Another take on the English Apostrophe in Unicode

Philippe Verdy verdy_p at wanadoo.fr
Mon Jun 15 03:11:34 CDT 2015


2015-06-15 8:23 GMT+02:00 Marcel Schneider <charupdate at orange.fr>:

> On Fri, Jun 12, 2015, Philippe Verdy <verdy_p at wanadoo.fr> wrote:
> Even the Language bar uses the upper row to define shortcuts with Control,
> Shift+Control, Shift+Alt to switch between keyboard layouts, which are
> prioritized.
>
These are application shortcuts, but these modifier keys combinations are
used with base function keys (F1...F12), not with keys on the alphanumeric
parts of the keyboard. So there's no conflict.

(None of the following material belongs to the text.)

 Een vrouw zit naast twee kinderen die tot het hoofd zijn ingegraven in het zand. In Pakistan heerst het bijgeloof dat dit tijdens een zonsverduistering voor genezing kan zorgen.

It is normal then to not assign CTRL+keys or CONTROL+shift+keys
(independantly of the capslock state) with non-control characters if the
same keys are used to type non-control ASCII characters in range
U+0040..U+005F. This means that 32 positions on the keyboard must not be
used for any assignment.

The same remark applies to ALT+digit and ALT+letter (otherwise keyboard
shortcut for application menus or navigation in web forms won't work
correctly, or will take the priority when you intended to type a valid
character, forcing these application functions instead of accepting your
character input).

MSKLC performs this "safety checks" and will issue warnings if you do so.

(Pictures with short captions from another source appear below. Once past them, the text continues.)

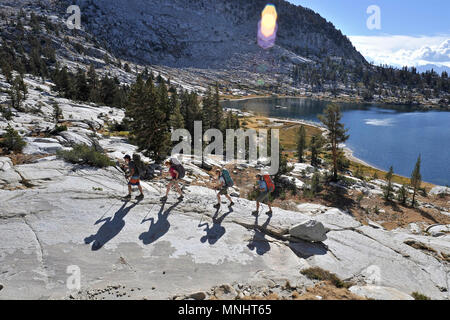 Backpackers hike above Grouse Lake on their way to Grouse Lake Pass on a two-week trek of the Sierra High Route in Kings Canyon National Park in California September 2012. The 200-mile route roughly parallels the popular John Muir Trail through the Sierra Nevada Range of California from Kings Canyon National Park to Yosemite National Park. - Stock Photo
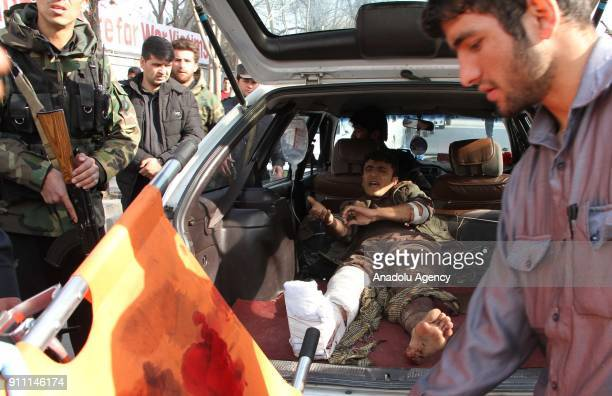 Afghan man who was injured in a bomb explosion is being taken to the hospital in Kabul Afghanistan 27 January 2018 More than 90 people were killed...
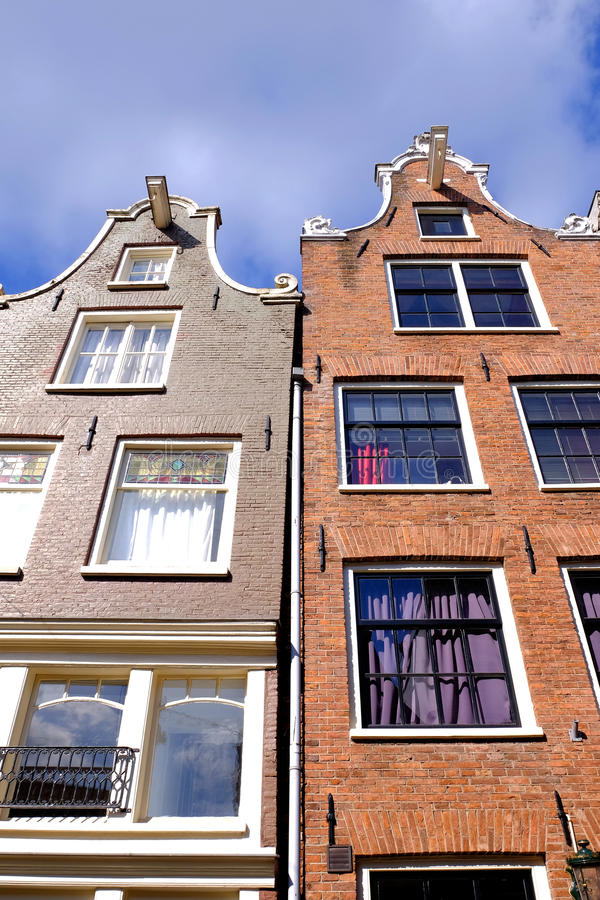Dutch house fronts. A detail of the gable ends of dutch canal side houses in Amsterdam stock photography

This is not just "my" advaice but documented in the ISO standard.

> So to test the shortcuts with Clavier+, I must first remove shortcuts in
> the Language bar. Then the way was free to test Mr Overingtonʼs shortcuts
> for curly apostrophes (I will send the result just after). When I deleted
> the shortcuts in Clavier+ to test your advice, I found no application
> shortcuts for Ctrl+4 while the keys 1, 2, 5 and 0 are usually mapped as
> Word shortcut with CONTROL, while the heading formatting is with ALT. But
> indeed among ASCII controls I found eight on the French keyboard:
>
>
> //VirtualKey |ScanCd |ISO_# |Ctrl
> {VK_ESCAPE /*T01 */ ,0x001b
> {VK_CANCEL /*X46 */ ,0x0003
> {VK_BACK /*T0E E13*/ ,0x007f
> {VK_OEM_6 /*T1A D11*/ ,0x001b
> {VK_OEM_1 /*T1B D12*/ ,0x001d
> {VK_OEM_5 /*T2B C12*/ ,0x001c
> {VK_RETURN /*T1C C13*/ ,'\n'
> {VK_OEM_102 /*T56 B00*/ ,0x001c
>
> On the alphanumerical block, there are always the same five, three among
> them near the Enter key. The British-American Apostrophe key is exempt of
> Controls too. This is probably why Mr Overington wants to use CONTROL and
> SHIFT+CONTROL for U+2019 and U+02BC, as custom applications shortcuts.
>
Assigning characters to positions defined for application shortcuts is a
bad idea. Keyboard layouts should map characters in positions that are
independant of applications (but layouts may be specific to an OS if the OS
interface defines some standard shortcuts: this is a problem when using
virtualized OSes, as there's a conflict with shortcuts used to switch from
the guest to the host: personnally I have chosen the Application key for
this instead of the right control, because the Application key is rarely
needed, but I frequently type control with the right hand or two hands,
notably CTRL+A, CTRL+C, CTRL+X, CTRL+V).

On the French keyboard, CONTROL and SHIFT+CONTROL must be reserved on 7
successive keys of the first row ("5([", "6-|", "7è`", "8_\", "9ç^", "0à@",
"°)]"), they are needed to get ASCII controls

However CONTROL+@ is extremely rarely needed in applications to enter a
NULL control that will be almost always filtered out silently, only some
editors that allow loading and editing binary files will use it, e.g. Emacs
or Vim which have a "binary editing" mode that avoids altering the encoding
of newlines, but displays all controls explicitly, and that does not limit
the "line length". Personally I prefer not using text editors to edit
binary files, this is too much unsafe with their "insertion" working mode,
it is highly preferable and much simpler to use an hexadecimal editor).
This means that CONTROL+"0à@" may be assigned something else more useful
(even if the MSKLC compiler warns about it).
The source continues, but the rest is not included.